Although many institutional investors reckoned Prada’s offering was expensive, the institutional book was covered on the first day of bookbuilding as investors viewed the Italian fashion house’s float as a rare chance to buy into a top luxury brand with robust growth.
Sales of luxury goods are expected to benefit from a rapidly growing middle class in emerging economies, especially China.
Deteriorating market conditions just before Prada set the final pricing finally pushed the issuer and its bankers to price the deal in the lower half of the price range at HK$39.50. The retail portion of the deal was also well undersubscribed. Still, the final price represented a premium of about 20% to the average forecast P/E multiple of London-listed Burberry and Paris-traded LVMH.
In contrast to the earlier experience of overseas-based Rusal, Prada’s shares held up well on the company’s June 24 trading debut, closing up 0.26% at HK$39.60. The greenshoe was later fully exercised to raise an additional HK$2.5bn.
Prada’s success, however, is not something that other foreign companies can easily replicate. “Unlike many foreign companies that are eyeing a Hong Kong listing, Prada has a real Asia angle. It has stores in China and Hong Kong and investors are familiar with the brand,” said a banker, who worked on Prada’s transaction.
Prada has four luxury brands – Prada, Miu Miu, Church’s and Car Shoe – and its sales in the PRC are growing rapidly. In a pre-deal report, Goldman estimates that sales in the PRC now account for 7% of the group total of €2.05bn (US$2.96bn) and sales in China (including Hong Kong and Macau) are 19%. Goldman believes about 30% of global retail sales are to Chinese customers.

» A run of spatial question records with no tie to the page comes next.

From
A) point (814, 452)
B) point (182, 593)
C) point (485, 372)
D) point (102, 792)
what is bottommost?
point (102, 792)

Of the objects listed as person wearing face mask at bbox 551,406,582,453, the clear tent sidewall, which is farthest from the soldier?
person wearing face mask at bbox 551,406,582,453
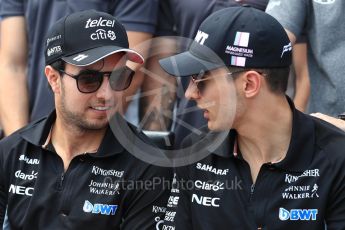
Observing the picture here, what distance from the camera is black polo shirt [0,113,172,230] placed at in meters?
3.66

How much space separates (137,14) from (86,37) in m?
0.64

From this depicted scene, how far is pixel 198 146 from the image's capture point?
3.68m

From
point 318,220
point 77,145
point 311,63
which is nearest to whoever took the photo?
point 318,220

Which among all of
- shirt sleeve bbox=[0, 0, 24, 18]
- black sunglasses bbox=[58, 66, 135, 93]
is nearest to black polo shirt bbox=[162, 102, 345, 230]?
black sunglasses bbox=[58, 66, 135, 93]

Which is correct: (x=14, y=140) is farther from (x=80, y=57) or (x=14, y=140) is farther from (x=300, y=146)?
(x=300, y=146)

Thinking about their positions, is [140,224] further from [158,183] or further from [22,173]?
[22,173]

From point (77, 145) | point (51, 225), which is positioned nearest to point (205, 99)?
point (77, 145)

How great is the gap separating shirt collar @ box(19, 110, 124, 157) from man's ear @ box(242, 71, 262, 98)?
2.25ft

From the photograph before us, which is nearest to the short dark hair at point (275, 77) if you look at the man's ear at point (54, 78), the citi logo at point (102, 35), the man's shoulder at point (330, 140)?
the man's shoulder at point (330, 140)

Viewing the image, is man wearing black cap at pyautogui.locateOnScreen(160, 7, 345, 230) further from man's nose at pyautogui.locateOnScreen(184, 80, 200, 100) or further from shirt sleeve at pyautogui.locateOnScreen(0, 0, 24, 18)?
shirt sleeve at pyautogui.locateOnScreen(0, 0, 24, 18)

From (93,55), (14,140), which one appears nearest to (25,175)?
(14,140)

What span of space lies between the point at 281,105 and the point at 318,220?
0.55 meters

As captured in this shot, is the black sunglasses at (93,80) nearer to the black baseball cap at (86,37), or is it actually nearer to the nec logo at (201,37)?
the black baseball cap at (86,37)

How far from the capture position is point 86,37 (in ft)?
12.5
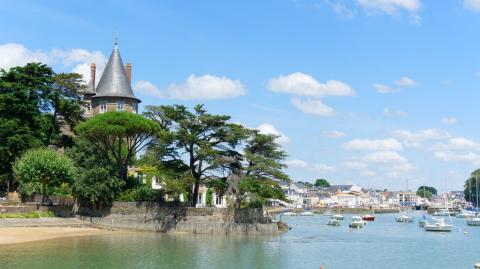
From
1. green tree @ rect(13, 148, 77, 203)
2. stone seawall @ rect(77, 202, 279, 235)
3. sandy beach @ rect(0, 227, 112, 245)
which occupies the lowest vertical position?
sandy beach @ rect(0, 227, 112, 245)

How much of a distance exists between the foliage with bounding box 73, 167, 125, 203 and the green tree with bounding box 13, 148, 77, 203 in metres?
1.11

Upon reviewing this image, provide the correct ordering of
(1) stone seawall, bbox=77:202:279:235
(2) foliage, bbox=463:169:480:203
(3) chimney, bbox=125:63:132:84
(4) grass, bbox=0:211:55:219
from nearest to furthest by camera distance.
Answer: (4) grass, bbox=0:211:55:219
(1) stone seawall, bbox=77:202:279:235
(3) chimney, bbox=125:63:132:84
(2) foliage, bbox=463:169:480:203

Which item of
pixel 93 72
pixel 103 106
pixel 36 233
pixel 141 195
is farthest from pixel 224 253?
pixel 93 72

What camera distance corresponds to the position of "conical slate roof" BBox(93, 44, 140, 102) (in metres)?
71.1

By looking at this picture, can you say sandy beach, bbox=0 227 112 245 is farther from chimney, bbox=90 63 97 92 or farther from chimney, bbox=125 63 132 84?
chimney, bbox=125 63 132 84

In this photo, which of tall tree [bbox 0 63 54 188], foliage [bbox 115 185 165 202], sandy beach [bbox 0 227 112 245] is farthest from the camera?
tall tree [bbox 0 63 54 188]

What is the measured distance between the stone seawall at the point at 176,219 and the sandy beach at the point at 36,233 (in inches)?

Last week, Prada reported forecast-beating first-half results – thanks to the surge in demand in Asia and more store openings. The company’s net profit jumped 74% year on year to €179.5m from €103m. That compares with the company’s forecast of no less than €150.7m in its fiscal first half, according to its listing prospectus.
Prada’s success has spurred more overseas companies to consider Hong Kong listings. NYSE-listed Coach, the biggest US maker of luxury handbags, is also looking at a secondary listing in Hong Kong before the end of the year through the sale of depositary receipts.
According to Coach CEO Lew Frankfort, a dual listing in Hong Kong will raise awareness of the company’s brand among investors and consumers in the China market, as well as throughout Asia.
Other potential foreign listing candidates include Italian motorcycle maker Ducati and British sports-carmaker Aston Martin. The two companies are looking at listing options, with Hong Kong one of the venues under consideration.
Sports carmaker Ferrari has been circled by banks for a Hong Kong listing, but the issuer still has not made up its mind yet about the IPO.
Credit Agricole CLSA, Goldman Sachs, Intesa Sanpaolo and UniCredit were the leads on Prada’s IPO. The company’s shares rose to an all-time high of HK$50.90 on July 27, and closed at HK$38.75 on September 21.